I personaggi si muovono quasi impercettibilmente all’interno della loro difficile storia di paradiso negato, galleggiando sulla superficie ipocrita di un mondo sfarzoso e chiassosamente colorato. Come spiega il curatore della rassegna Rinaldo Censi: “Ed Lachman, il famoso direttore della fotografia, regista e fotografo, ha una vera adorazione per Edward Hopper, tanto che alcuni anni fa a Madrid, durante una mostra Hopper tenutasi all’interno del Museo Thyssen-Bornemisza, ha installato il dispositivo di Morning Sun (1952) facendo in modo che qualunque visitatore potesse interagirvi, apparendo all’interno della sua cornice”.
Per un’ora e mezza lo spettatore resta abbagliato dal cromatismo che insiste sulle tinte del verde erbaceo, che nelle tele di Hopper è spesso attribuito alle pareti, e qui si ripete negli abiti delle signore della upper class, nei divani e nelle luci dei bar; del rosso, il rosso delle labbra di Cathy (o anche di Carol), dei suoi abiti e il rosso delle foglie autunnali, e infine il giallo, soprattutto quello dei lampioni per strada, o della luce negli interni, che nei chiaroscuri della notte accende qualche speranza di salvezza. Haynes è capace in questo film, così come ha fatto anni dopo in Carol, di tratteggiare un affresco impietoso della comunità umana, proprio grazie allo stridio del suo ritratto figurativamente elegante. E non è di sicuro una coincidenza vedere Frank/Dennis Quaid seduto a bere in un bar molto simile a quello tristemente popolato dai Nottambuli (1942) di Hopper, o che il film si apra con una carrellata sulla casa dei protagonisti, che pare proprio quella di Second Story Sunlight (1960).

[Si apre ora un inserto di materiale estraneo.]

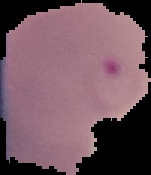
From a thin blood smear. Malaria status: parasitized. Cell region segmented out of the field of view; the surrounding area is masked to black. Image is 151×175 pixels.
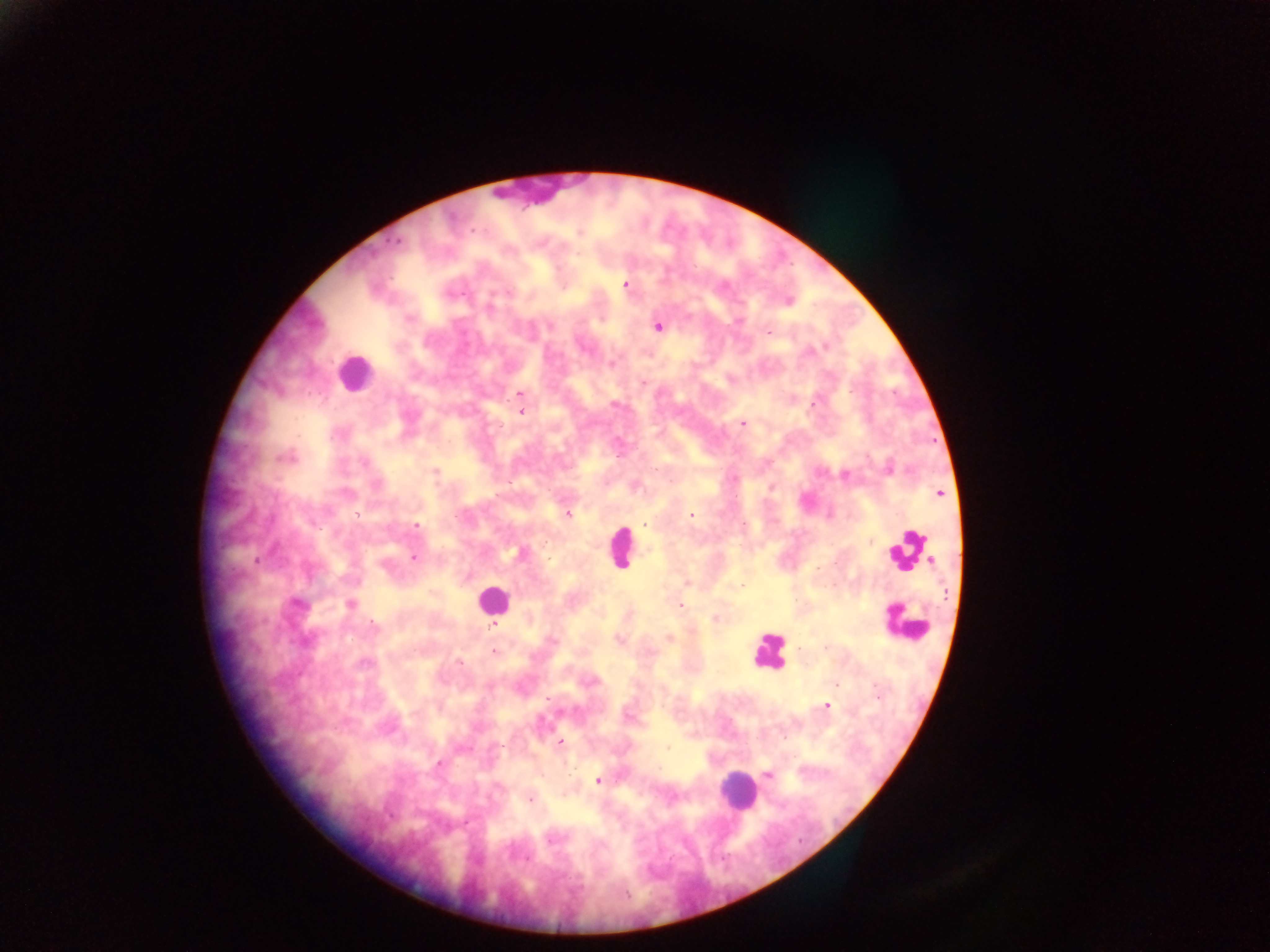

Approximate centers as {x, y} in pixels.
Summary:
  - Malaria parasite locations: {396, 241}, {626, 285}, {725, 286}, {788, 301}, {489, 309}, {549, 326}, {658, 326}, {768, 332}, {824, 345}, {613, 364}, {643, 383}, {520, 394}, {614, 404}, {812, 404}, {522, 411}, {742, 423}, {286, 458}, {363, 462}, {436, 471}, {845, 474}, {940, 493}, {356, 514}, {569, 515}, {691, 515}, {456, 517}, {416, 525}, {645, 525}, {414, 557}, {257, 561}, {298, 604}, {351, 605}, {680, 605}, {715, 619}, {375, 624}, {494, 626}, {670, 638}, {620, 640}, {494, 652}, {459, 661}, {364, 664}, {836, 684}, {547, 698}, {827, 705}, {628, 717}, {560, 743}, {501, 746}, {668, 747}, {439, 764}, {768, 775}, {597, 780}, {530, 799}, {552, 840}, {626, 894}
  - Leukocyte locations: {353, 373}, {620, 548}, {910, 550}, {493, 597}, {905, 622}, {769, 651}, {736, 790}
  - Preparation: thick blood film
  - Field of view: single
  - Country: Ghana
  - Capture: mobile-phone photograph through a microscope
  - Image size: 1270×952 pixels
Report the malaria status of this cell.
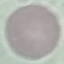

It is uninfected.

stain = Giemsa
image type = cell patch, automatically extracted from a larger field of view and resized to 64 × 64 pixels
preparation = thin blood smear
capture = smartphone through the microscope eyepiece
Identify the cell.
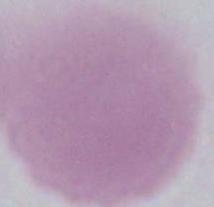
This is an erythrocyte.

Summary:
  - Magnification: 1000x
  - Modality: photomicrograph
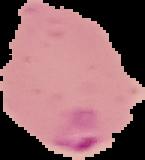

Summary:
  - Preparation: thin blood smear
  - Image type: segmented cell region on a black background
  - Image size: 145×160 pixels
  - Malaria status: parasitized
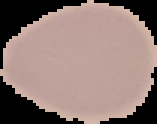 From a thin blood film. Image is 157×124 pixels. The area outside the segmented cell region is set to black. Result: no Plasmodium parasites seen.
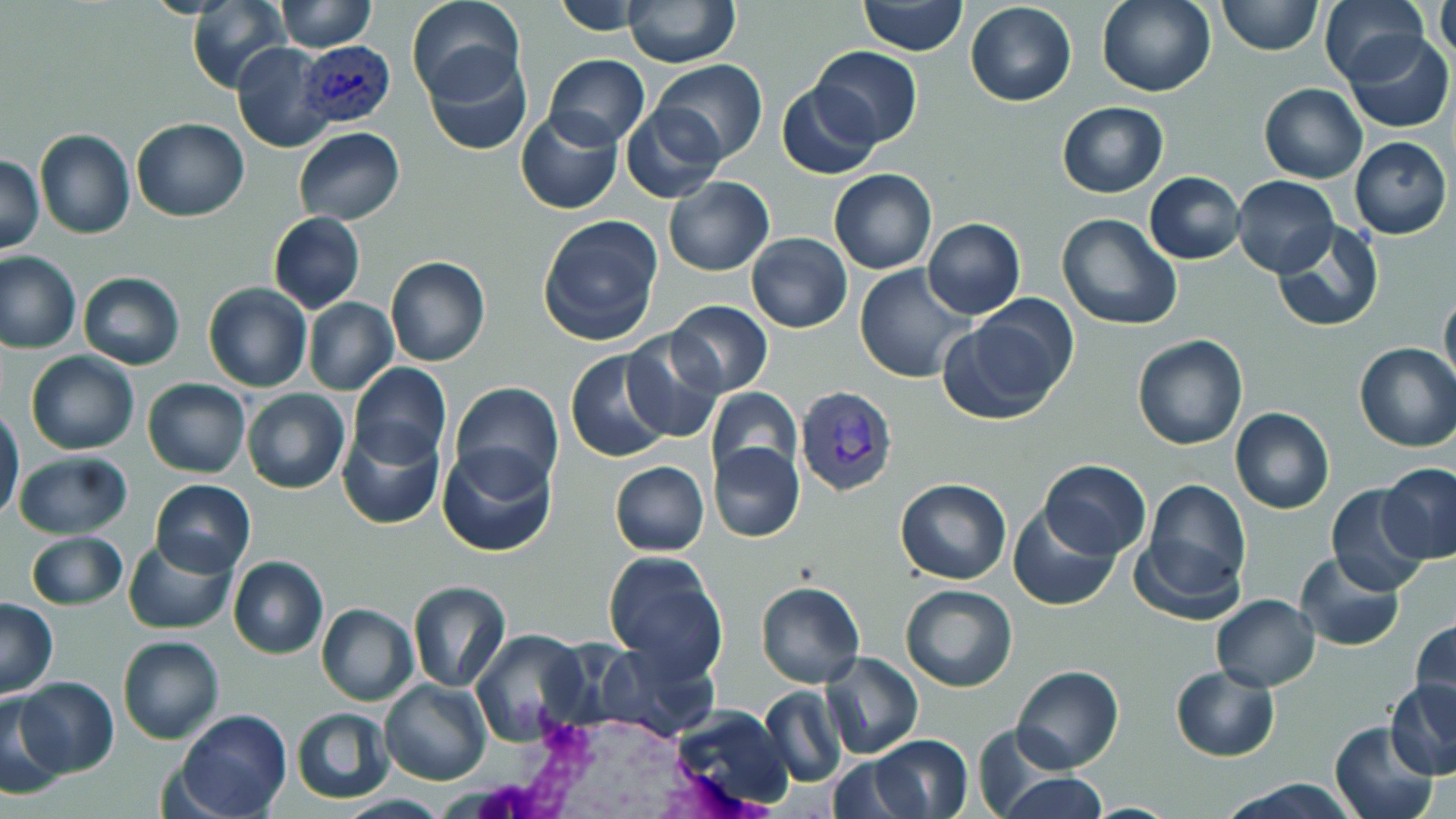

Tutta la pellicola si sviluppa tra spazi chiusi (la stazione di polizia, il salotto all’americana pieno di scale e scalinate, l’ufficio) che rimandano inequivocabilmente agli interni anonimi e soffocanti e alla luce fredda di Edward Hopper. E il disagio sottile e persistente che si prova nella visione forse è proprio l’indizio di un crescente ed inguaribile straniamento da una realtà che siamo incapaci di accettare come nostra e definitiva.
Proprio come Hopper nelle sue immagini si soffermava su un particolare apparentemente insignificante (una lampada accesa , una donna che cuce, una finestra socchiusa, una scalinata) per scovarne una poetica più profonda e sottile, qui Haynes è interessato a quello che non cambia. Sotto la coltre della perfezione ostentata, e di una bellezza acclamata egli indaga e smaschera l’orrore del sistema, riconfermando la poetica (e l’estetica) del suo cinema in un gesto: la mano sulla spalla. Quella che Cathy allunga sulla spalla di Raymond/ Dennis Haysbert, stabilendo il contatto con l’altro mondo “nero”, la stessa che Carol indugia su quella di Therese. Una autentica dichiarazione di amore e di accettazione in un mondo di inaudita finzione.